The Ghost Dance (also called the Ghost Dance of 1890) was a religious movement which was incorporated into numerous Native American belief systems. The traditional ritual used in the Ghost Dance, the circle dance, has been used by many Native Americans since prehistoric times. In accordance with the prophet Jack Wilson (Wovoka)‘s teachings, it was first practiced for the Ghost Dance among the Nevada Paiute in 1889. The practice swept throughout much of the Western United States, quickly reaching areas of California and Oklahoma. As the Ghost Dance spread from its original source, Native American tribes synthesized selective aspects of the ritual with their own beliefs. This process often created change in both the society that integrated it, and in the ritual itself.
Jack Wilson’s vision:
Jack Wilson, the prophet formerly known as Wovoka, was believed to have had a vision during a solar eclipse on January 1, 1889. It was reportedly not his first time experiencing a vision directly from God; but as a young adult, he claimed that he was then better equipped, spiritually, to handle this message. Jack had received training from an experienced holy man under his parents’ guidance after they realized that he was having difficulty interpreting his previous visions. Jack was also training to be a “weather doctor”, following in his father’s footsteps. He was known throughout Mason Valley as a gifted and blessed young leader. Preaching a message of universal love, he often presided over circle dances, which symbolized the sun’s heavenly path across the sky.

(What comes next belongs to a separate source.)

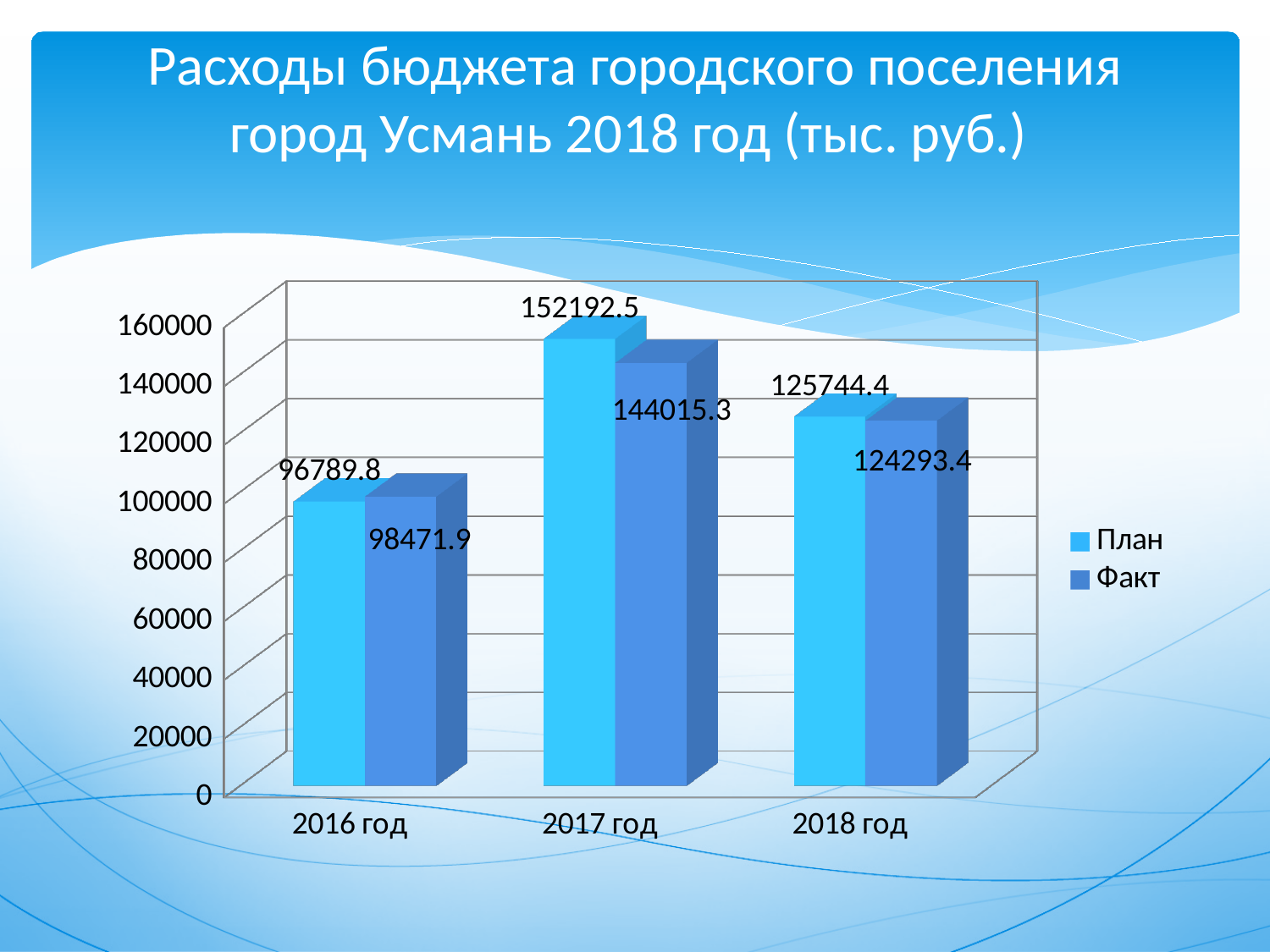
What is the Факт value for 2016 год? 98471.9 What is the difference between the Факт and План values for 2016 год? 1682.1 Which year has the lowest Факт value? 2016 год Which is larger for 2017 год, План or Факт? План Which year has the highest План value? 2017 год How many years are shown on the x axis? 3 How many series does the legend list? 2 What kind of chart is shown on the slide? bar chart What is the Факт value for 2018 год? 124293.4 What is the План value for 2017 год? 152192.5 Is the План value for 2018 год greater or less than 120000? greater What is the difference between the План and Факт values for 2017 год? 8177.2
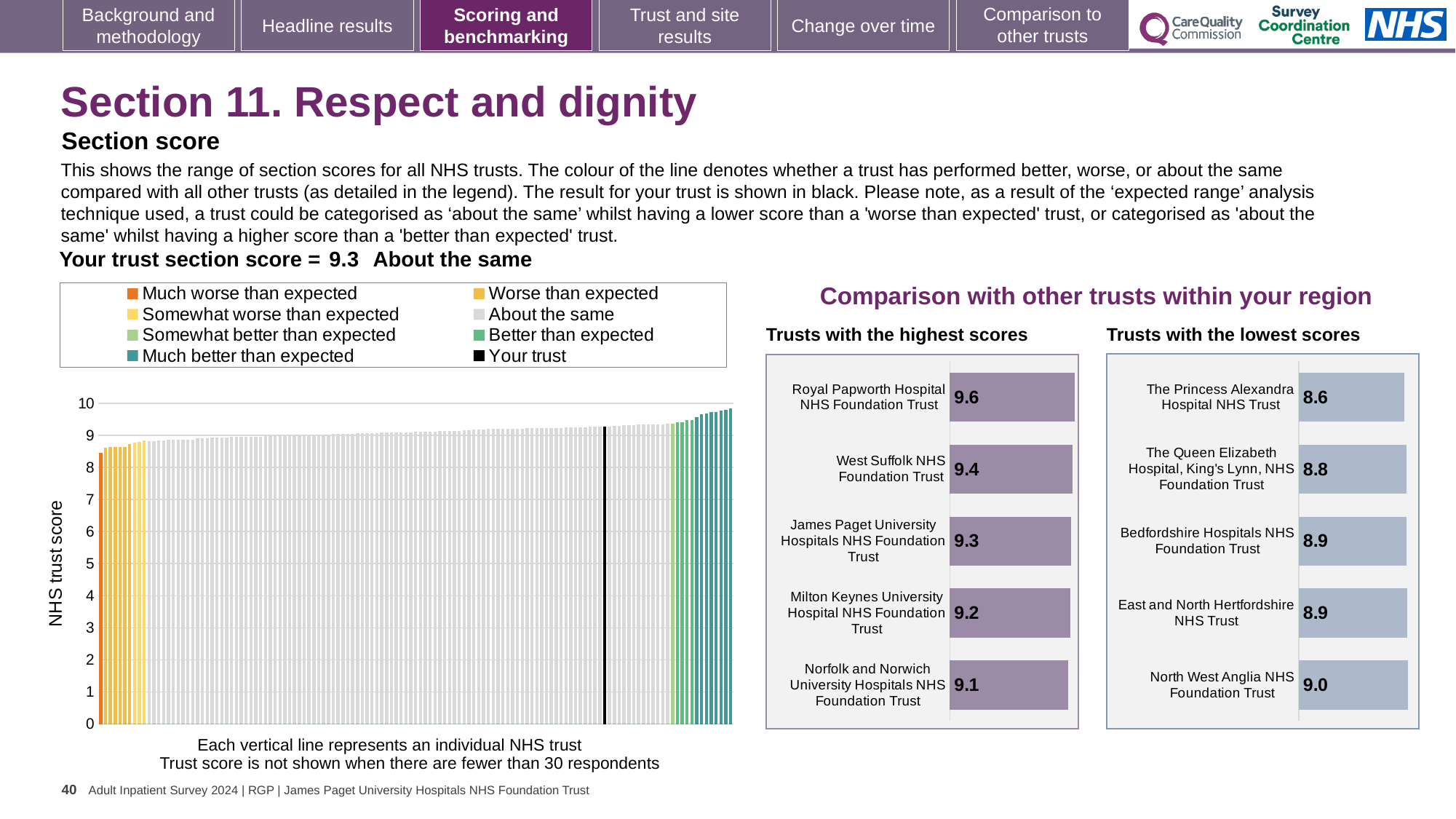
In the 'Trusts with the highest scores' chart, which trust has the lowest score? Norfolk and Norwich University Hospitals NHS Foundation Trust How many entries does the legend of the large chart on the left list? 8 In the 'Trusts with the lowest scores' chart, what is the score for Bedfordshire Hospitals NHS Foundation Trust? 8.9 In the 'Trusts with the lowest scores' chart, which has the larger score: The Princess Alexandra Hospital NHS Trust or The Queen Elizabeth Hospital, King's Lynn, NHS Foundation Trust? The Queen Elizabeth Hospital, King's Lynn, NHS Foundation Trust In the 'Trusts with the highest scores' chart, how many trusts are shown? 5 In the 'Trusts with the lowest scores' chart, what is the score for The Princess Alexandra Hospital NHS Trust? 8.6 In the 'Trusts with the lowest scores' chart, what is the difference between the scores of North West Anglia NHS Foundation Trust and The Princess Alexandra Hospital NHS Trust? 0.4 In the 'Trusts with the highest scores' chart, what is the difference between the scores of Royal Papworth Hospital NHS Foundation Trust and Norfolk and Norwich University Hospitals NHS Foundation Trust? 0.5 In the 'Trusts with the lowest scores' chart, which trust has the highest score? North West Anglia NHS Foundation Trust In the large chart on the left, is the value for 'Your trust' (the black line) greater or less than 9? greater In the 'Trusts with the highest scores' chart, what is the score for Royal Papworth Hospital NHS Foundation Trust? 9.6 What kind of chart is the large chart on the left showing NHS trust scores? Bar chart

Wilson said he stood before God in heaven and had seen many of his ancestors engaged in their favorite pastimes. God showed Wilson a beautiful land filled with wild game and instructed him to return home to tell his people that they must love each other, not fight, and live in peace with the whites. God also stated that the people must work, not steal or lie, and that they must not engage in the old practices of war or the traditional self-mutilation practices connected with mourning the dead. God said that if his people abided by these rules, they would be united with their friends and family in the other world.
In God’s presence, there would be no sickness, disease, or old age. Wilson was given the Ghost Dance and commanded to take it back to his people. He preached that if the five-day dance was performed in the proper intervals, the performers would secure their happiness and hasten the reunion of the living and deceased. Wilson said that God gave him powers over the weather and that he would be the deputy in charge of affairs in the western United States, leaving current President Harrison as God’s deputy in the East. Jack claims that he was then told to return home and preach God’s message.
Jack Wilson claimed to have left the presence of God convinced that if every Indian in the West danced the new dance to “hasten the event”, all evil in the world would be swept away, leaving a renewed Earth filled with food, love, and faith. Quickly accepted by his Paiute brethren, the new religion was termed “Dance In A Circle”. Because the first European contact with the practice came by way of the Sioux, their expression Spirit Dance was adopted as a descriptive title for all such practices.
This was subsequently translated as “Ghost Dance”.